──────── Text block ────────
Super Craig and Wonder Tweek
I put these two characters in the same explanation because at a certain point you can learn a special attack that either of these characters can use that is one of the best in the game. Craig and Tweek are very vanilla characters on their own, Tweek has the ability to cause freezing however that makes him stand out a little more. Their special attack (which you don't get until about the half-way point of the game) depicts them as a yaoi cartoon where they profess their love for each other. This attack causes your opponents to be affect by the confusion status effect, but more importantly it causes the shock status effect as well. Shock and confusion are a nasty combo for your opponents. Shock causes them to take damage after every turn, but also cause damage to any adjacent allies. Confusion can cause your opponents to attack each other, which tends to leave them standing next to each other after a turn. Used appropriately, it can wipe out a whole grid of enemies in a few turns.

Captain Diabetes
The main reason for having this character in your party is that a few of his attacks cause the slowness status effect, one of which can be used against an opponent who is on a square above or below that of Captain Diabetes. Most attacks in the game are only to squares on the left or right, so having an effective up or down attack that can also cause slowness is very good to have. Other than that, there's not much else to him.
──────── The data ────────
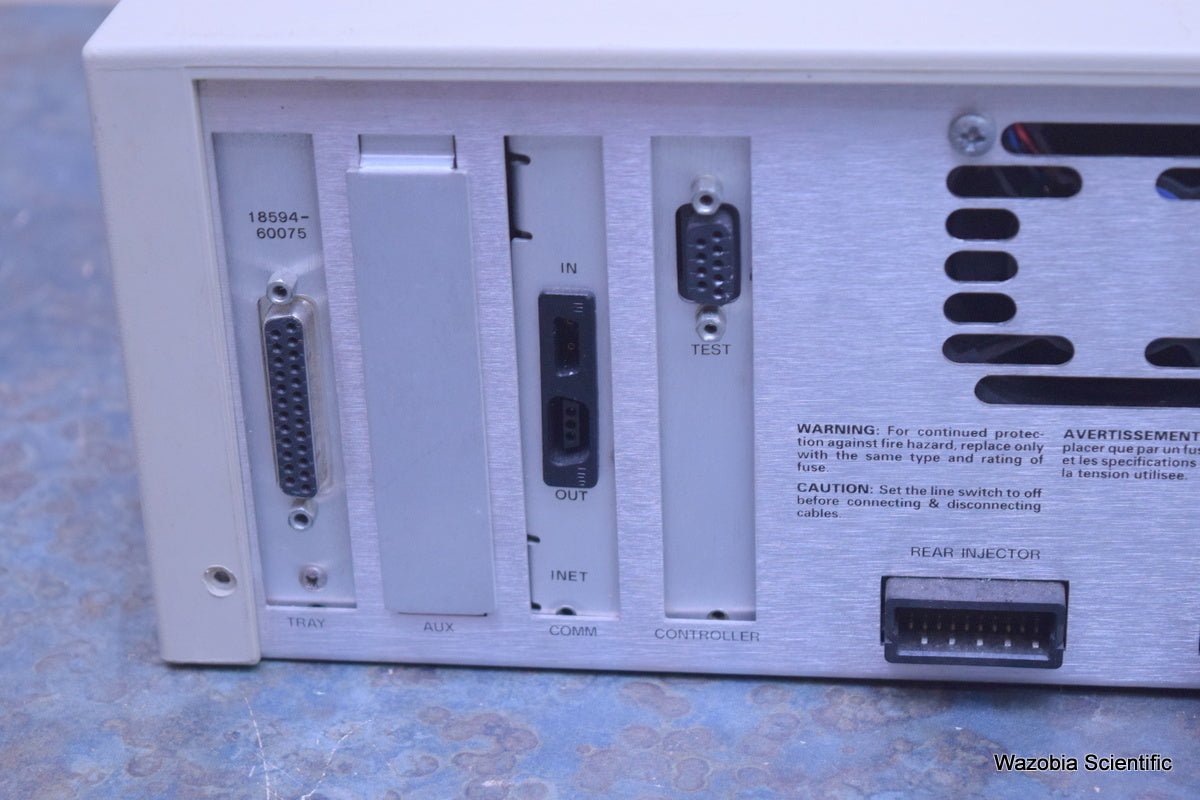 HEWLETT PACKARD HP 7673 CONTROLLER  FOR AUTOSAMPLER 18594B AGILENT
────────
> **Instructions to follow**: Copy out the whole game character guide word for word. The lines were taken from a different source than the text.

> **Answer for the task**:
Super Craig and Wonder Tweek
I put these two characters in the same explanation because at a certain point you can learn a special attack that either of these characters can use that is one of the best in the game. Craig and Tweek are very vanilla characters on their own, Tweek has the ability to cause freezing however that makes him stand out a little more. Their special attack (which you don't get until about the half-way point of the game) depicts them as a yaoi cartoon where they profess their love for each other. This attack causes your opponents to be affect by the confusion status effect, but more importantly it causes the shock status effect as well. Shock and confusion are a nasty combo for your opponents. Shock causes them to take damage after every turn, but also cause damage to any adjacent allies. Confusion can cause your opponents to attack each other, which tends to leave them standing next to each other after a turn. Used appropriately, it can wipe out a whole grid of enemies in a few turns.

Captain Diabetes
The main reason for having this character in your party is that a few of his attacks cause the slowness status effect, one of which can be used against an opponent who is on a square above or below that of Captain Diabetes. Most attacks in the game are only to squares on the left or right, so having an effective up or down attack that can also cause slowness is very good to have. Other than that, there's not much else to him.